Regardless of who is in the White House or how they got there, the presidency has assumed a role out of all proportion to what the Founding Fathers envisioned when they were creating the Constitution. Worse than that, this CEO-worship has permeated every level of political and civic life, so that people feel they can't challenge those at the head of corporations or government departments because it would somehow be 'disloyal'.

(3) Seniors

If NZ was to become a state of the union, its population would increase 10-fold. The newcomers would in the most part be those very people who are at a time of life when they contribute the least to, and demand the most from, an economy.

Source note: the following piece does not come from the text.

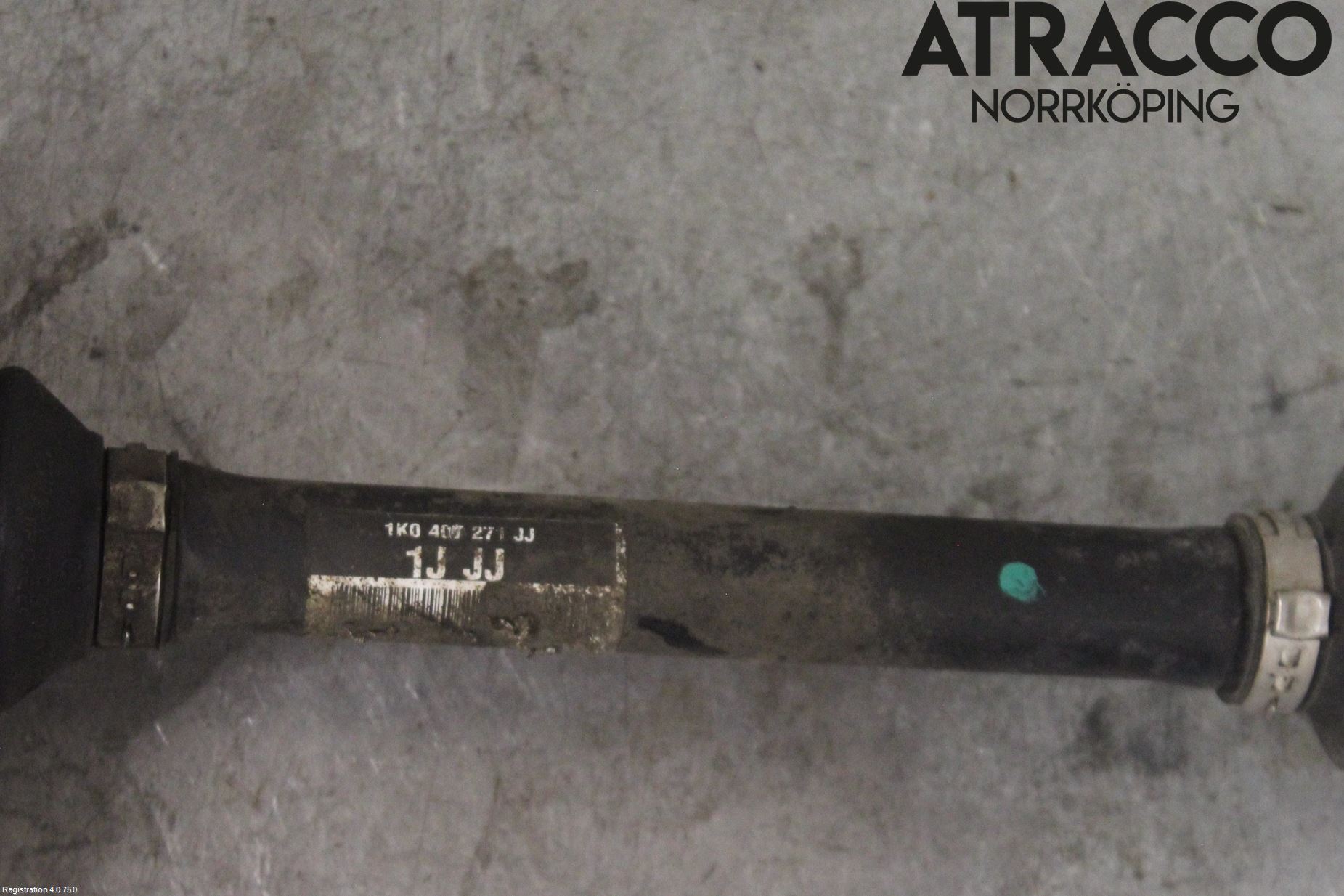 Volkswagen VW PASSAT 05-11 Drivaxel Fram Vänster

If the prospect of a wave of folks from the Bible Belt with zimmer frames, and on 20 different medications a day, arriving at what they see as an island paradise where the nice natives will be thrilled to have a job taking care of them doesn't scare the hell out of you, it should. I suppose they'll bring their own toilet paper so you don't have to use banana leaves on their sacred botties.

(4) Politicisation of law enforcement and investigation

I think 'Kojak' was probably the last cop show I watched on television, so there's no way I can tell if the current shows reflect the way that politics permeates law and order here. Prosecutors like the distict attorney are elected by public vote, and if they get it into their head that they want to run for mayor instead, then you end up with something like San Francisco's current 'fajitagate' - a search term you might want to put in at news.google.com if it hasn't made the international news. The press here seems to think it's a story of police corruption being prosecuted because it suits the political ambitions of the prosecutor to do so.

(5) The Philippines

Q. In February, which former colonial power wiped its botty on the constitution of its former colony? No, the story doesn't involve some European nation and Africa. It's to do with the US military saying it was going to put troops on the ground in the Philippines to actively fight Christianist-kidnapping Islamists in the southern provinces. While the Sydney Morning Herald might have thought the difference between advising troops and fighting alongside them was merely a question of semantics, papers in the Philippines took quite a different view, likening the proposal to US actions in the prelude to the Vietnam War.

Any chance of being an independent voice in the Pacific-Asia region would be lost to New Zealand if it became a US state. Already its independence has to be questioned when the US administration it supports relies so heavily on the "War on Terrorism" as a tool for reshaping not just its domestic political landscape, but that of other nations in the world. If you draw a line from Indonesia in an arc through Asia as far as Turkey you will see it's like a necklace with US-friendly "charms" dotted all along it. Never mind if they're actually US-friendly or just intimidated, occupied, or bought - the aim is for this chain to protect US business interests.

Of course "NZ" won't ever be a United States postal abbreviation. "AU" will be, and NZ will be just one of its districts. Wouldn't want another Cuba sitting off the coast, now would we?